[Dataset records]
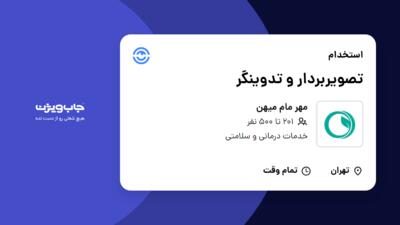 استخدام تصویربردار و تدوینگر - خانم در مهر مام میهن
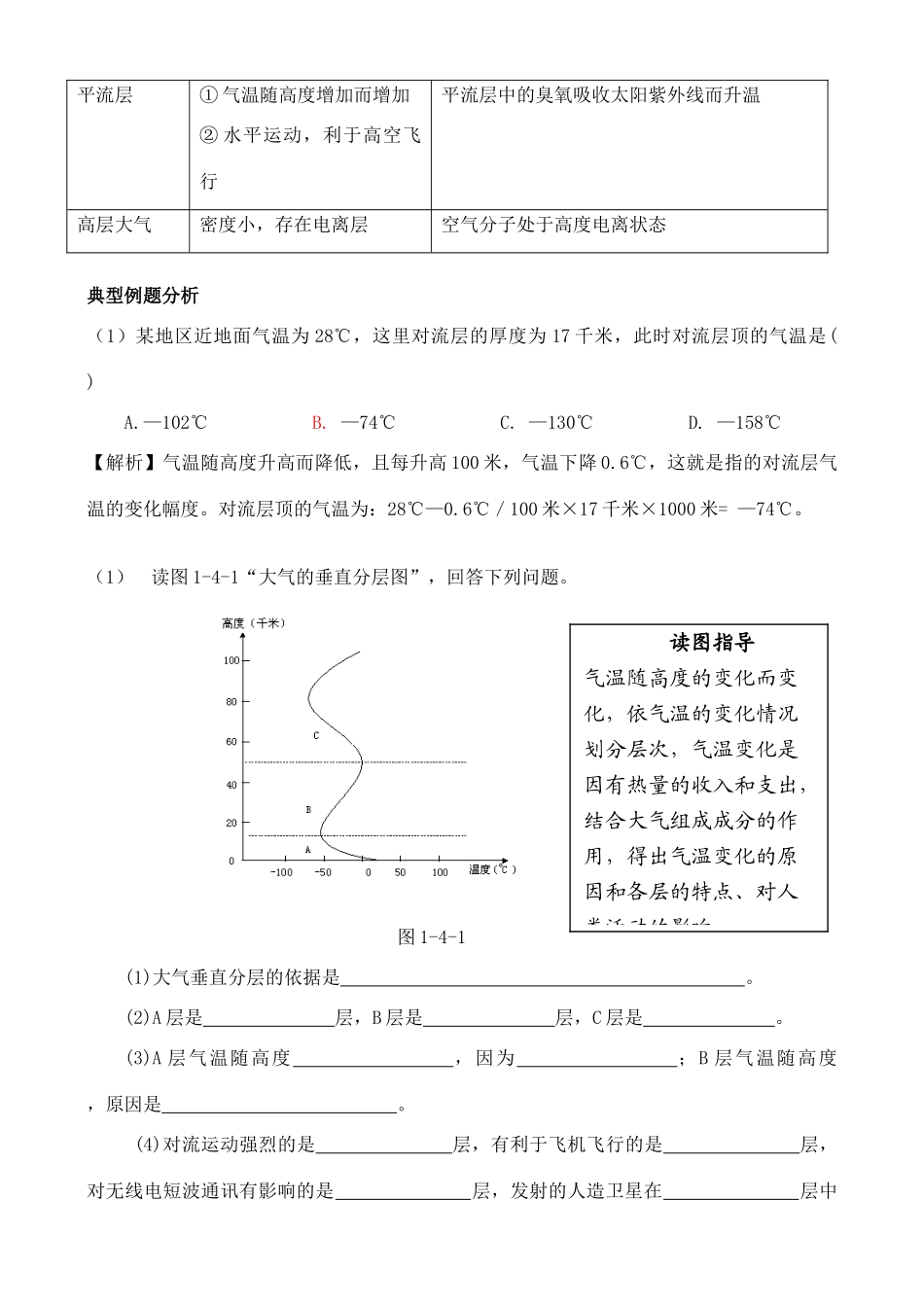 高中地理 1.4 地球的圈层结构学案 中图版必修1_第3页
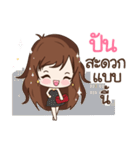 Pun Style（個別スタンプ：29）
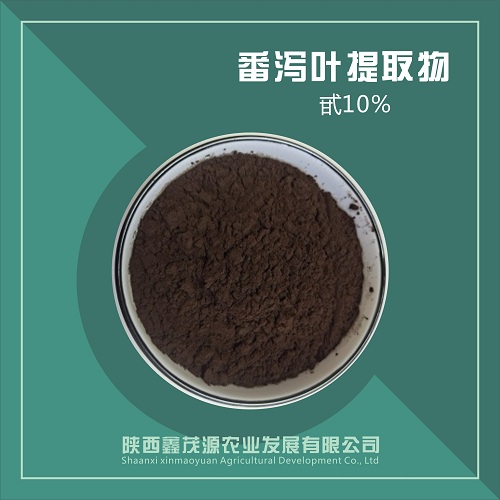 番泻叶提取物,Malt extract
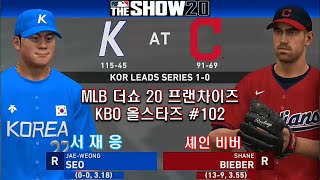 MLB 더쇼 20 프랜차이즈 KBO올스타즈 #102 (서재응 VS 클리블랜드 인디언스 셰인 비버)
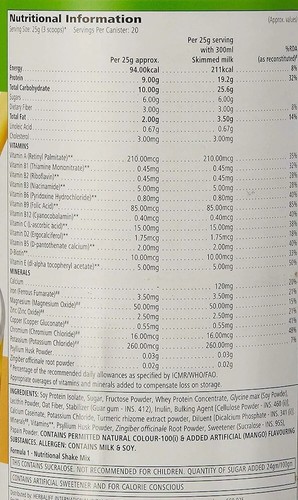 Formula 1 Healthy Meal Nutritional Shake Mix Vanilla & strawberry flavour 2000gm - Picture 14 of 16
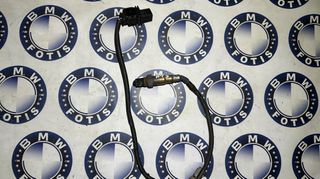ΑΝΤΑΛΛΑΚΤΙΚΑ BMWFOTIS Ν43 ΑΙΣΘΗΤΗΡΑΣ Λ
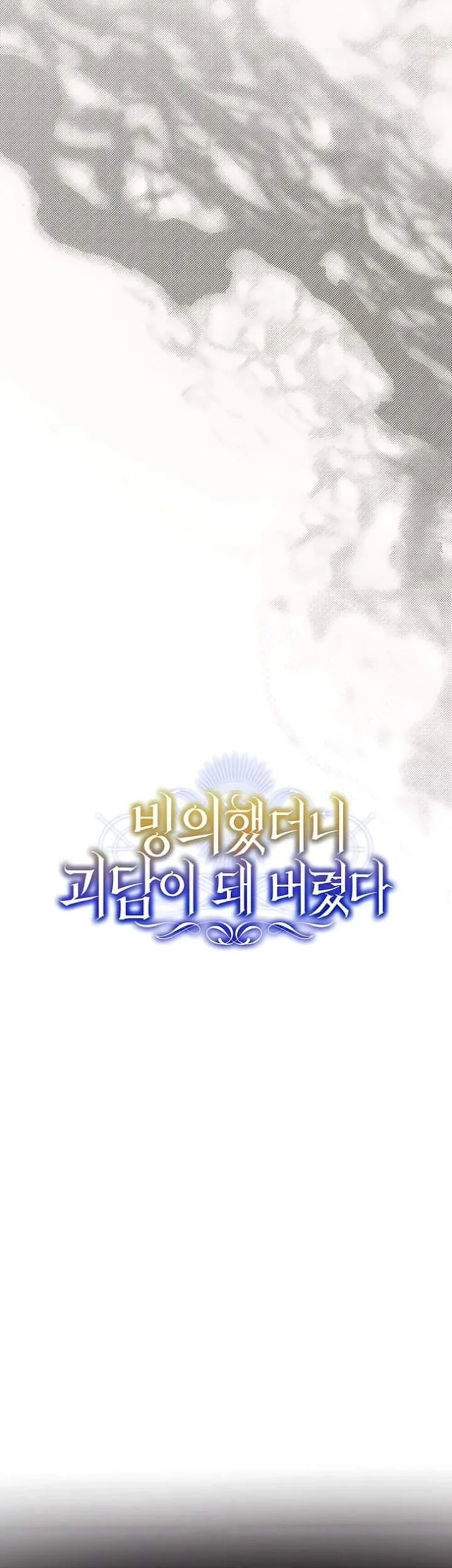 I Was Possessed, but It Became a Ghost Story Chapter 25 Gambar 10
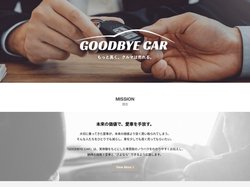 GOODBYE CAR（グッバイ・カー） | 愛車との別れを、ベストな価格で。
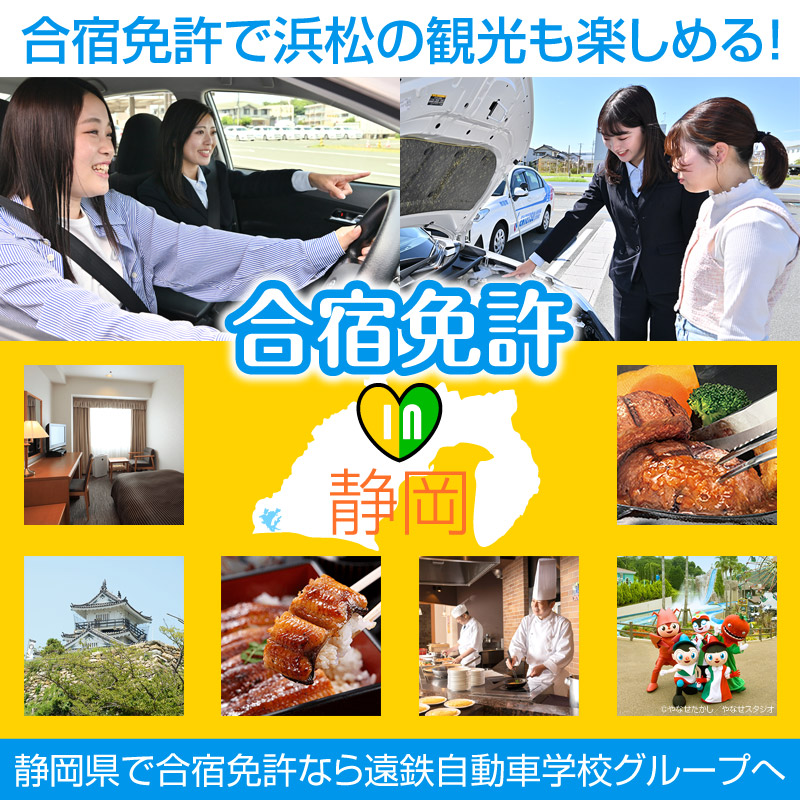 【宿泊】静岡県で合宿免許なら遠鉄自動車学校グループへ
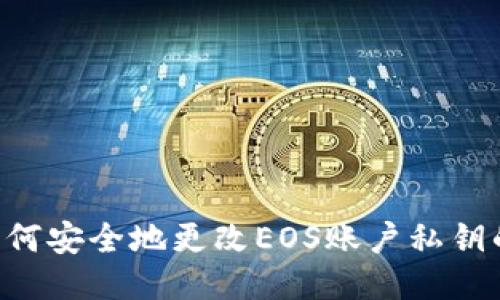 TP钱包:如何安全地更改EOS账户私钥的7个步骤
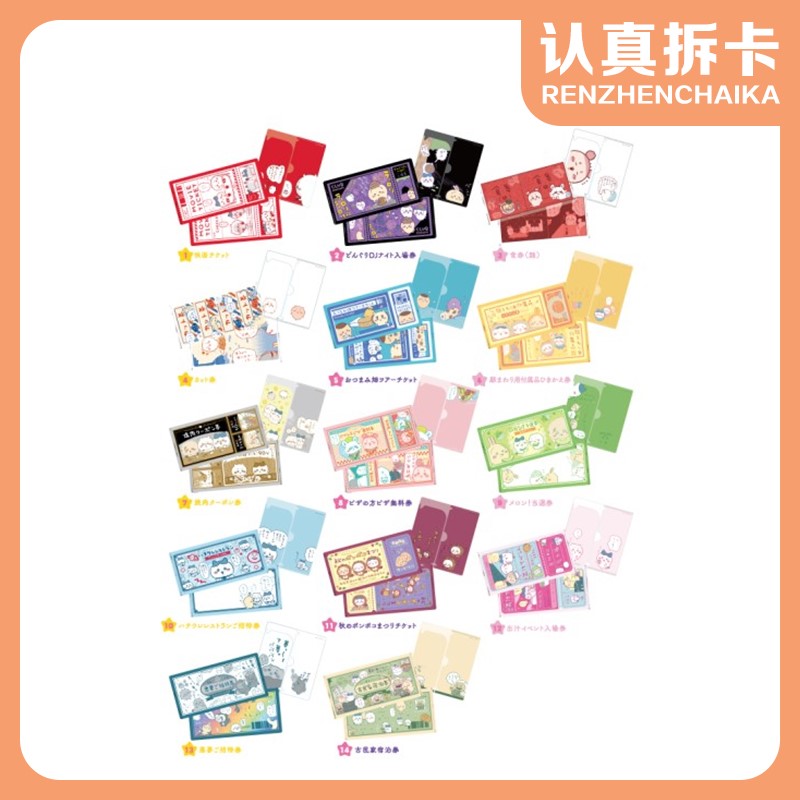 【认真拆】Chiikawa吉伊卡哇票夹盲袋（默认代拆）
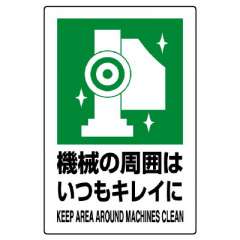 JIS規格安全標識ステッカー「機械の周囲はいつもキレイに」802-832A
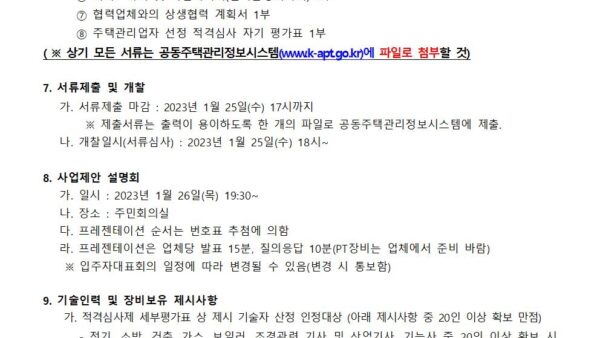 주택관리업자선정입찰공고002.jpg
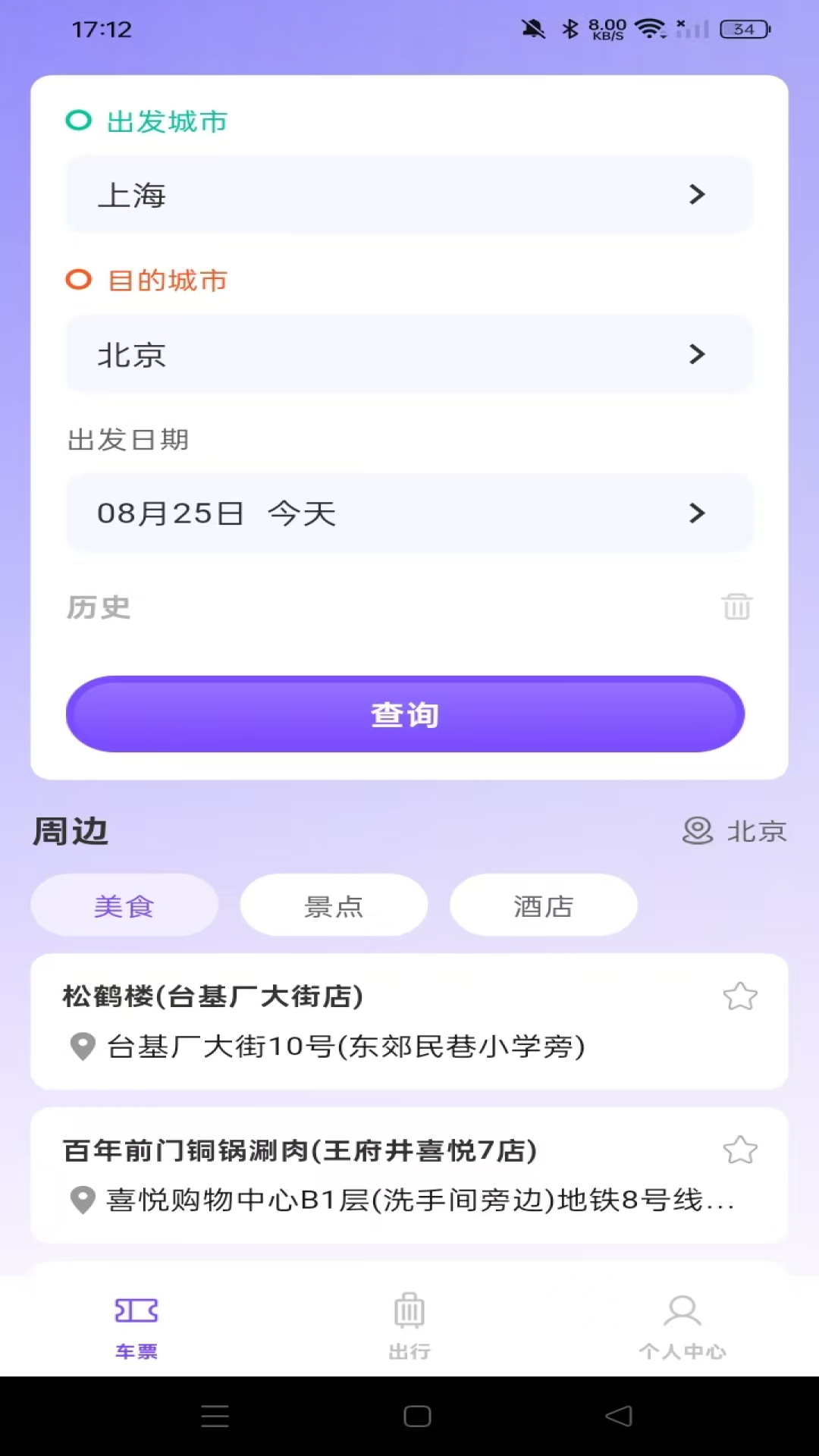 铁路高铁火车查余票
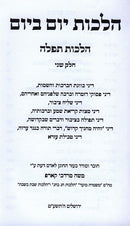 Halachos Yom B'Yom Halachos Tefila Volume 2 - הלכות יום ביום הלכות תפלה חלק שני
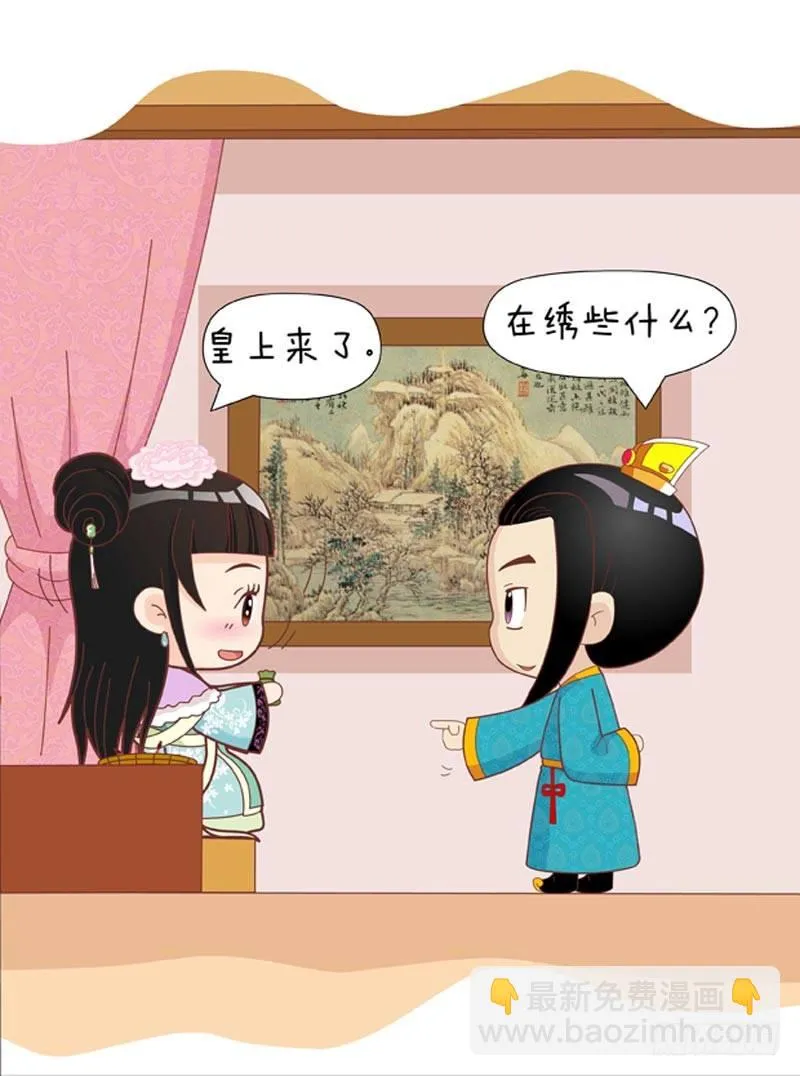 第45集（下） 第3页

◆ Activity ◆
Reproduce the text of every item above verbatim, leaving out the pictures.

◆ Your solution ◆
 استخدام تصویربردار و تدوینگر - خانم در مهر مام میهن
 高中地理 1.4 地球的圈层结构学案 中图版必修1_第3页
 Pun Style（個別スタンプ：29）
 番泻叶提取物,Malt extract
 MLB 더쇼 20 프랜차이즈 KBO올스타즈 #102 (서재응 VS 클리블랜드 인디언스 셰인 비버)
 Formula 1 Healthy Meal Nutritional Shake Mix Vanilla & strawberry flavour 2000gm - Picture 14 of 16
ΑΝΤΑΛΛΑΚΤΙΚΑ BMWFOTIS Ν43 ΑΙΣΘΗΤΗΡΑΣ Λ
 I Was Possessed, but It Became a Ghost Story Chapter 25 Gambar 10
 GOODBYE CAR（グッバイ・カー） | 愛車との別れを、ベストな価格で。
 【宿泊】静岡県で合宿免許なら遠鉄自動車学校グループへ
 TP钱包:如何安全地更改EOS账户私钥的7个步骤
 【认真拆】Chiikawa吉伊卡哇票夹盲袋（默认代拆）
 JIS規格安全標識ステッカー「機械の周囲はいつもキレイに」802-832A
 주택관리업자선정입찰공고002.jpg
 铁路高铁火车查余票
 Halachos Yom B'Yom Halachos Tefila Volume 2 - הלכות יום ביום הלכות תפלה חלק שני
 第45集（下） 第3页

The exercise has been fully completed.